Quote from: magnetman12003 on April 19, 2010, 09:16:15 AM
This you tube video shows and tells all.

http://www.youtube.com/watch?v=dj388d43Ufo&feature=channel

Hi Tom,

Would you mind placing a 47 or 56 or even a 100 kiloOhm (choose one from your box, a potmeter is also ok) normal resistor in series with your bulb and see if the measured current goes down proportionally, measured with the same clamp-on current meter? 

Otherwise, I am afraid the revolving magnet fools the current measuring head of your meter.  It starts from about 41mA and goes down to 27mA. 
Normally a neon bulb like you use takes between 0.4 to 2mA current when the voltage level reaches the so-called break down voltage across its legs.
There are special types that take up between 5-10mA current when they reach their breakdown voltage

Because you do not use a series resistor with your neon bulb the only current limiting factor in your output circuit is the coil's inner reactance which consists of the DC resistance of the coil and its AC inductive reactance.  Would you check the DC resistance of the coil with a digital Ohm meter? 

Here is a link on neon bulbs of some types, it includes recommanded series resistor values too: http://www.plusopto.co.uk/pdfs/incanlamps%20pdfs/Neon1.pdf 

I hope this helps clarify if I am wrong on your clamp  meter flux pick-up from the revolving magnet.

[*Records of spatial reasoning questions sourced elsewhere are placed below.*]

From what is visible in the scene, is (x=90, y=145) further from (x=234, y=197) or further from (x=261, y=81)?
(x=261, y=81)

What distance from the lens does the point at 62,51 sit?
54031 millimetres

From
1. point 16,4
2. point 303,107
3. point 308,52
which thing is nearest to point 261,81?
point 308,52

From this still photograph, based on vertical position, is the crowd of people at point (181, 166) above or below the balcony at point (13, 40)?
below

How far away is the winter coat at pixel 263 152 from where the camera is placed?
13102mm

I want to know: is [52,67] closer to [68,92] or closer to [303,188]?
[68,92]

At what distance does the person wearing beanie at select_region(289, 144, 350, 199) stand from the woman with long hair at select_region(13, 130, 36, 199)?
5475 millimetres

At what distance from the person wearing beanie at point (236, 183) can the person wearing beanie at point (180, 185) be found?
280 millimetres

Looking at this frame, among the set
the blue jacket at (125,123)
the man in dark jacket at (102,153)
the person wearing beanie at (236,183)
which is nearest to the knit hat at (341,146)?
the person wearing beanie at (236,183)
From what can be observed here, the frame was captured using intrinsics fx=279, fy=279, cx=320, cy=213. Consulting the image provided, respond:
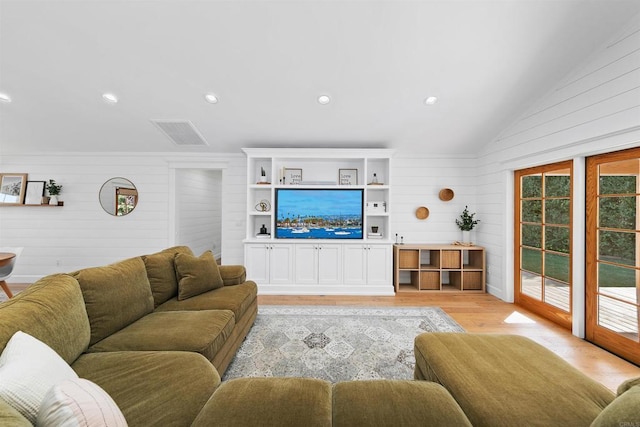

One more notice: a neon bulb do not take up any current under its break down voltage,  works just like a Zener diode. This means that feeding it with AC voltage, current can only flow whenever the positive or negative peak voltages exceed that breakdown voltage (55-90V, type dependent), under those values the neon bulb behaves as if it were not there as a load at all... 

rgds,  Gyula

Low-Q

The rotating magnet is inducing a magnetic field in the AC-meter which fools the readings. Use a long wire so you can measure the AC-current from a greater distance. Then you'll see that lamp doesn't pull that amount of current (If so, these lamps should be banned ;D).
A magnetic field around a single wire, even at high AC-current, is nothing compared to a spinning magnetic field from a big block of a rotating neodym magnet.

Vidar

magnetman12003

You might be right about all of that. I am currently constructing a minature full wave bridge rectifier.
I will dump all the AC output into it. Sure there will be some power loss but it then becomes very easy to compare input to output power as both are now DC.  Hi frequency AC is tricky to measure correctly.